BEGIN TEXT PASSAGE
# Anyone Burn Hackberry?



## Todd

I picked up some free Hackberry yesterday at the local city recycle yard and never burned the stuff before that I know of. BTU's are similar to White Birch from what I found. How does this stuff burn?


----------



## bruce56bb

todd

it burns just fine. 

stringy to split when green, but seems to split better once seasoned somewhat.

bruce


----------



## 3fordasho

I've got about 5 of them in my yard. Messy trees but tough as nails.  Decent firewood, about the same BTUs as red elm or black walnut but much easier to split than the elm ;-)


----------



## Risser09

I got some hackberry from work when they trimmed some trees. To date it's the toughest wood I've ever split. Check out the growth rings on some of your stuff. I counted 20 rings in about an inch. I have some 2" cross sections that are dry already and are as hard as concrete that I couldn't split with a 4lb. maul. I can't wait to see how this stuff burns.


----------



## bsruther

There's a lot of Hackberry around here. At first I thought they were Slippery Elm since the leaves look similar, but I discovered they were Hackberries. When I first split and burned some last year I kinda thought it was crap wood. After paying close attention to the way it burned, I changed my mind. It burns much better than Silver Maple, IMO. I wouldn't attempt to hand split it though.
The only thing I don't like about it is that every time I split a log, I know the ram will have to go through a full stroke. Even then, you gotta kinda rip it apart. 
I'd never pass up free Hackberry.


----------



## SnaykeByte

I have about a cord of Hackberry and most of it is dead and a bit punky, but it burns ok.


----------



## BJ64

I agree the stuff burns fine.  

The worst about hackberry is it is prone to rot.  It does not keep well over two years unless kept in a dry place.


----------



## struggle

I remember it being very tough to split as well. Burns great.


----------



## Todd

Thanks guys, I don't have a whole lot of it, someone beat me to most of it, but I'll keep my eye out for more and burn it in the shoulder seasons.


----------



## smokinj

ive burn it green before,good stuff


----------



## prtp3warrior

I will attest to how hard it is to split.  I am also pretty sure it is actually a type of elm.


----------



## bsruther

There are a lot of different types of Hackberry.
I think it is in some way related to Elm.
It's classified with Hemp.
END TEXT PASSAGE
**QUESTIONS TO ANSWER**.
1. Which woods does the hackberry firewood thread compare hackberry with on heat output or how well it burns?
2. Go on with the hackberry firewood thread from the point where it stops.
BEGIN GIVEN MATERIAL
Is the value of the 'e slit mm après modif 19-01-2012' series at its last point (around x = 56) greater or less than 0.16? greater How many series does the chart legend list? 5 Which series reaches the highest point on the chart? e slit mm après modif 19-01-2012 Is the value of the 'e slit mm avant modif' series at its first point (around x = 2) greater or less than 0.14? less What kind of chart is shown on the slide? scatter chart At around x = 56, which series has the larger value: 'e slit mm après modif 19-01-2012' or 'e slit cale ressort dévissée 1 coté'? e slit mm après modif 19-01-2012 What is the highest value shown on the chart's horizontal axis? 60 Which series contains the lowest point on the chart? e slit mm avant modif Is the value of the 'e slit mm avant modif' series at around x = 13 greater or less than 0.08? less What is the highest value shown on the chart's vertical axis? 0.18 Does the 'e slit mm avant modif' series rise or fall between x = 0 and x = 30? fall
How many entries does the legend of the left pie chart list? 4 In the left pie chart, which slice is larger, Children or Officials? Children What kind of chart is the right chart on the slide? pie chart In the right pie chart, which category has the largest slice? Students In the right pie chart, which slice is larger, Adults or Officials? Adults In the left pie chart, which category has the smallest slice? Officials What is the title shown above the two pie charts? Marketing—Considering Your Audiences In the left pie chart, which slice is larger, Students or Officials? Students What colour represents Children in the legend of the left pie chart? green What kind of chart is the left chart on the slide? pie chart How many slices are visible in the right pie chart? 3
END GIVEN MATERIAL
**EXERCISE ANSWERS**.
1. White Birch, red elm, black walnut, and Silver Maple

2.
----------



## countrybois

I'm burning some as we speak..... this is actually my first year burning any. This was split in February. Burns nice. It's very stringy so kind of tough to split by hand.


----------



## Naandme

Its a great burning wood, we burn alot of hackberry here in Indiana due to having a large amount in fence rows. I burn mostly oak, hickory, ash, hackberry, black locust, and maple. I have found it a tough wood to split but it burns very well and seems to last.


----------



## Thistle

Dont have much on the place I regularly cut,but have got some scrounging & cutting for hire some years back.Agree with everyone that its pretty stringy & difficult to split but burns good if dried well.


----------



## KYrob

I burn it a lot.  It's heating the house right now.  I find it splits very easy but do get a tough piece occasionally.  The loads I brought home were cut into 4 foot pieces.  It split easy if I hit on the fresh cut end but if I tried to split the end that was cut a year or so ago, it was like a rock and I would have to turn it over.  Overall, I really like it.

Rob


----------



## tfdchief

Hackberry is in the Elm family, Ulmaceae.  However, elms are the genus Ulmus, Hackberry is a different genus Celtis, species, occidentalis.  I agree with all the others, decent fire wood, splits hard...very stringy.  But I have taken a lot of free Hackberry and as with any species, it varies from tree to tree. I have had some the I would rank much higher on the BTU charts than where it is.  If its free, its hard to beat.


----------



## Wood Duck

I haven't burned any. I am just north of the limit where Hackberry (Celtis occidentalis) is common. There are practically none of them in this area, but it is common about 70 miles south of here. We do have a few Netleaf Hackberry which only get about 3 or 4 inches in diameter, at least around here.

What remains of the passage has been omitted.